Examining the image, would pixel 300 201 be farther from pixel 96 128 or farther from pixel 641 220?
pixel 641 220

..........

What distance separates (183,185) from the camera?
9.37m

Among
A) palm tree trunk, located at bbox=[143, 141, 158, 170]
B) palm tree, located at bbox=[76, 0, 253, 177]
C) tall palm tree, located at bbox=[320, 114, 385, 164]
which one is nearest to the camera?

..........

# [Stated exercise]
Count the lines of the records that contain the string "pixel", and reply with that number alone.

# [Result]
2